One week on from International Women’s Day, the theme of Irene’s talk will be broadened to cover the centenary of the Representation of the People Act 1918 that gave votes to suitably qualified women over thirty. Included will be Camden personalities of the past: those prominent in the suffrage campaign like the Pankhursts, Millicent Fawcett and Charlotte Despard; and lesser known figures, such as community-spirited Emmeline and Frederick Pethick-Lawrence, English Folk Dance enthusiast Mary Neal, writer Israel Zangwill (founder member of the Men’s League for Women’s Suffrage), anti-suffragist Mrs Humphrey Ward, and perhaps most surprisingly to many, Hampstead’s tennis world champion Eustace Miles (1868-1948). Many diverse luminaries were caught in the intrigue that finally – in Parliament’s own good time and when it suited election strategy – prodded Britain over the palisade of prejudice into the modern world of equal citizenship.

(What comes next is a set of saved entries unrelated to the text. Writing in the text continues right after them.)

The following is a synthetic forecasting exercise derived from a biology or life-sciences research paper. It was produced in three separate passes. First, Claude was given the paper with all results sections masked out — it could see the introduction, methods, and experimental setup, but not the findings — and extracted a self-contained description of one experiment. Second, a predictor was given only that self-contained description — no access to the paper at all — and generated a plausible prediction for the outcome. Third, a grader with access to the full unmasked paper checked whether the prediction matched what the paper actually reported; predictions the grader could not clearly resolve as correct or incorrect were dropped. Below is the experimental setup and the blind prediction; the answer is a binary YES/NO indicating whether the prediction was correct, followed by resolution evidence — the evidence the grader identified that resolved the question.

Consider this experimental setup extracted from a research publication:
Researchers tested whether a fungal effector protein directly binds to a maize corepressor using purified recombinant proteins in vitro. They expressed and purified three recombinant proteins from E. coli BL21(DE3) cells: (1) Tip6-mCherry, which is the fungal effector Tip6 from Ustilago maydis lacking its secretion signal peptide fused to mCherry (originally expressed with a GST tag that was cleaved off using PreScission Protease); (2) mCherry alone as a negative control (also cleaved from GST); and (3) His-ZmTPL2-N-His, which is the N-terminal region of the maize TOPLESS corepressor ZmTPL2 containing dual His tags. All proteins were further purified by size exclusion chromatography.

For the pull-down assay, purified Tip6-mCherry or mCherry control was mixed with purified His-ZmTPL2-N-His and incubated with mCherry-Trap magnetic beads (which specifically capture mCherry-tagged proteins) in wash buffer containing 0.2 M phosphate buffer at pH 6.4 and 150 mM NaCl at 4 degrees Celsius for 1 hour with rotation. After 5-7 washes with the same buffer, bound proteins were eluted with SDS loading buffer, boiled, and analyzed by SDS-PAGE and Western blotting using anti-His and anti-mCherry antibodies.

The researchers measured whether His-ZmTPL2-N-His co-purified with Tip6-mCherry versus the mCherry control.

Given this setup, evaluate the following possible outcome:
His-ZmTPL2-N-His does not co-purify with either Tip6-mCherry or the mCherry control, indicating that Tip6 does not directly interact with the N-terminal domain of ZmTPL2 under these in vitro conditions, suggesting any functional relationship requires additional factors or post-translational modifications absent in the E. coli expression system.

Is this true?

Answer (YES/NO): NO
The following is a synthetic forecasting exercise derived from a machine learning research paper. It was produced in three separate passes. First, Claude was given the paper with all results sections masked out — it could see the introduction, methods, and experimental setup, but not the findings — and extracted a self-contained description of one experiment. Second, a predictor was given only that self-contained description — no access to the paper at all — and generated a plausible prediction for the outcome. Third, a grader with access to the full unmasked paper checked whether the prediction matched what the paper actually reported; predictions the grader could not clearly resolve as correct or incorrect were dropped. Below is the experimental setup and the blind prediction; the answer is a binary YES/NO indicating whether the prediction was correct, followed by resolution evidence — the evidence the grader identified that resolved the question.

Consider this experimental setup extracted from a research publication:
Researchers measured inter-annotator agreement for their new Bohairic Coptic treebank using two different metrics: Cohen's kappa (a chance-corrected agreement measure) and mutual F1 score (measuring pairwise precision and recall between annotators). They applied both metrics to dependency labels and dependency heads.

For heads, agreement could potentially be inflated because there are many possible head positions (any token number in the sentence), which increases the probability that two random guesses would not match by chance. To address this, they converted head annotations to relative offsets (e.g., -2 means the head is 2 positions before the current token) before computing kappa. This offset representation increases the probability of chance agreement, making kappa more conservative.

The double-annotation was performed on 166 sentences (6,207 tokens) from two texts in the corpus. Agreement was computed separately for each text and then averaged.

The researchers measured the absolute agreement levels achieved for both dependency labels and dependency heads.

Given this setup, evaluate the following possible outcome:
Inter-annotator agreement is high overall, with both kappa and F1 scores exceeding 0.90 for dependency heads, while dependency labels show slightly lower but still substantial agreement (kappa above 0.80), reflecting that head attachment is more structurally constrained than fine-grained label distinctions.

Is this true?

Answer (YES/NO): NO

Irene Cockroft is an independent exhibition curator, author and lecturer specialising in the history of women’s involvement in the late 19th, early 20th century Arts & Crafts and Suffrage movements. Her inspiration in studying women’s history was her great-aunt, suffrage artist Ernestine Mills (1871-1959) who worked in many mediums including enamel-on-metal, and featured in her talk to CHS in 2016, ‘Artistic Symbolism in the Suffragette Movement’. She and Susan Croft are guest curating a Suffragettes in Camden exhibition at CLSAC during the summer of 2018 (dates tba), as part of Parliament’s Vote 100 and the London Borough of Camden’s VOX programmes.
Non-members welcome (£1 at the door).